You can, and some devices do, use Newton's algorithm. For square roots, it consists of taking an initial guess z ; it can be pretty bad, say you guess sqrt(a) to just be a.

Then you calculate (z + a/z) / 2 *. This is a much better estimate. Now set that result to be z and plug it in again; and again; and again. It becomes a very good approximation to the square root pretty fast.

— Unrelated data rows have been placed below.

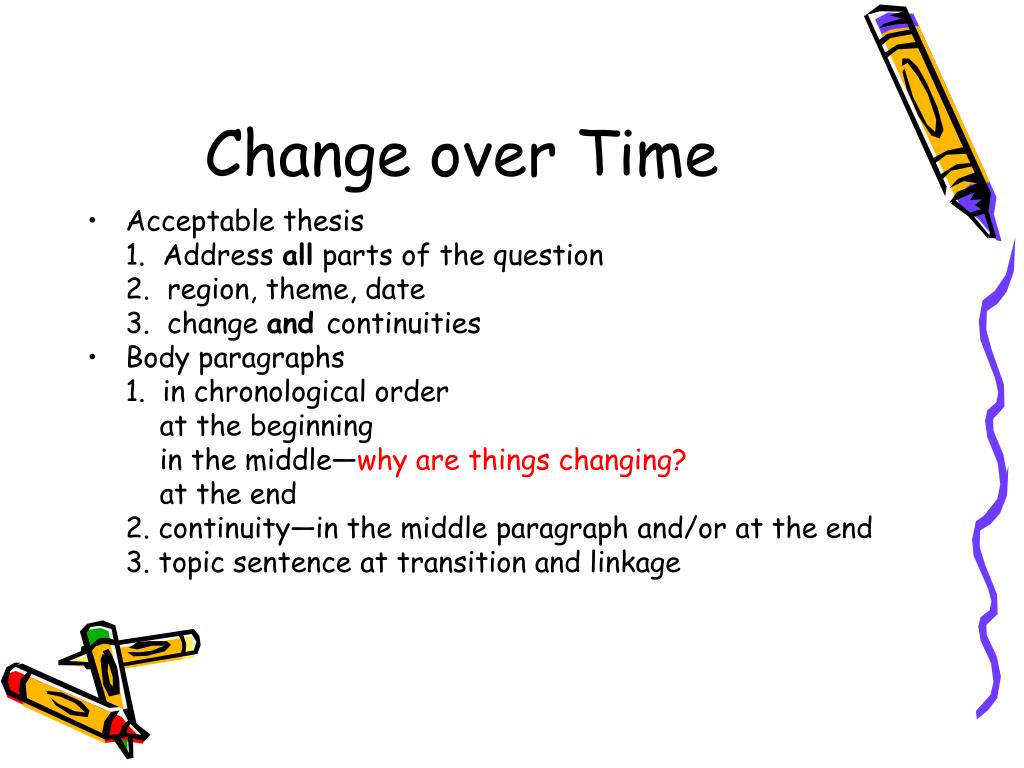 Change over Time

• Acceptable thesis
1. Address all parts of the question
2. region, theme, date
3. change and continuities
• Body paragraphs
1. in chronological order
at the beginning
in the middle—why are things changing?
at the end
2. continuity—in the middle paragraph and/or at the end
3. topic sentence at transition and linkage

Example: calculating sqrt(5), starting with the estimate z=2 to get nice simple fractions instead of ugly decimals (a calculator obviously would not care, but I do).

• Step 0: z=2 ; z² = 4.
• Step 1: z = (2 + 5/2)/2 = 9/4 ; z² = 5.0625
• Step 2: z = (9/4 + 5·4/9)/2 = 161/72 ; z² ~ 5.00019
• Step 3: z = (161/72 + 5·72/161)/2 = 51841/23184 ; z² ~ 5.00000000186

It took us only 3 iterations to get 8 digits down. It can actually be shown that the number of correct digits roughly doubles each step. So with one more, we easily get the 10 or 12 digits most calculators use.

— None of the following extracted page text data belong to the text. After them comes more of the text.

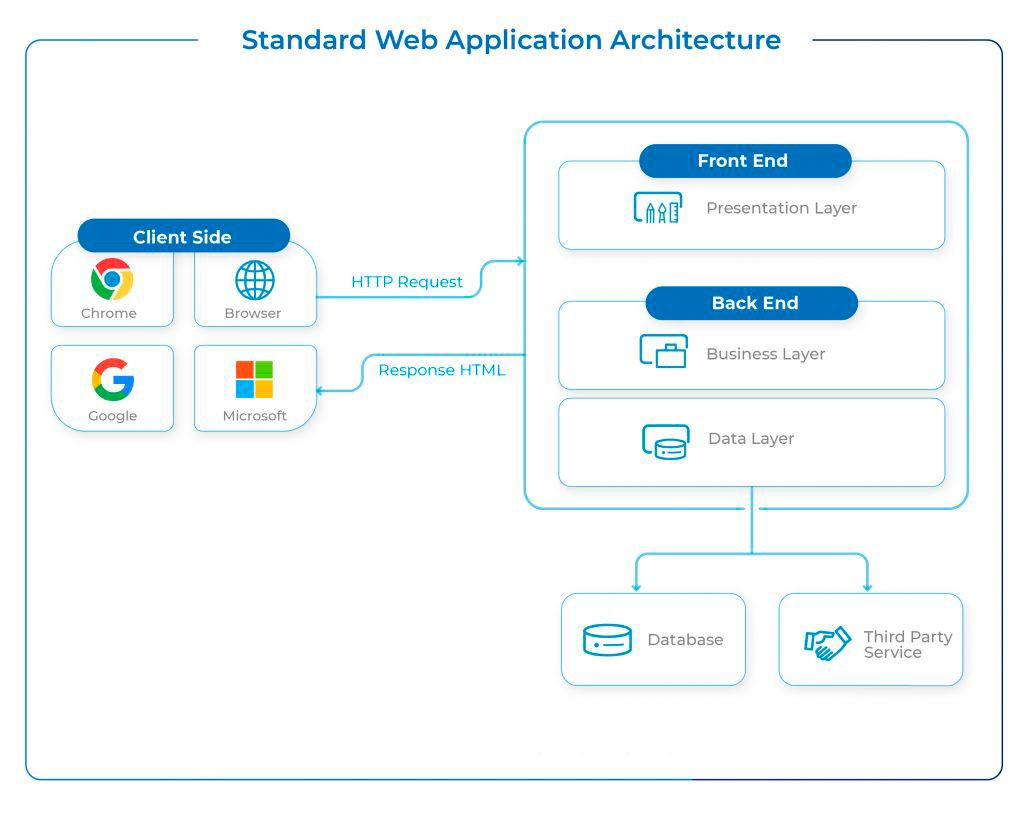 Standard Web Application Architecture

Client Side

Chrome

Browser

Google

Microsoft

HTTP Request

Response HTML

Front End

Presentation Layer

Back End

Business Layer

Data Layer

Database

Third Party Service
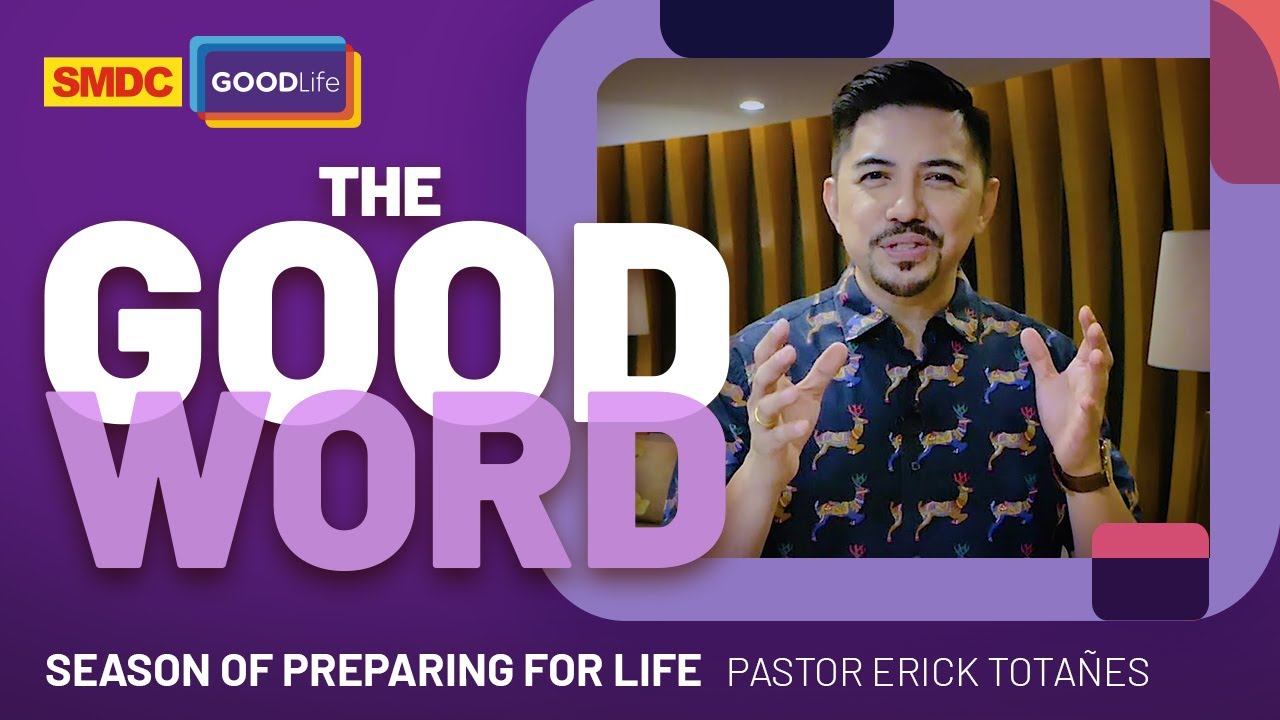 SMDC GOODLife

THE GOOD WORD

SEASON OF PREPARING FOR LIFE PASTOR ERICK TOTAÑES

*: Note how (z + a/z) / 2 is in the middle between our previous guess z and a/z, which is another plausible guess (indeed, if z²=a, then a/z is just z; and if z is too small, then a/z is too large, and vice versa). The true reason behind the algorithm is based in calculus, one approximates using tangents at a curve to find places that should be closer to solutions.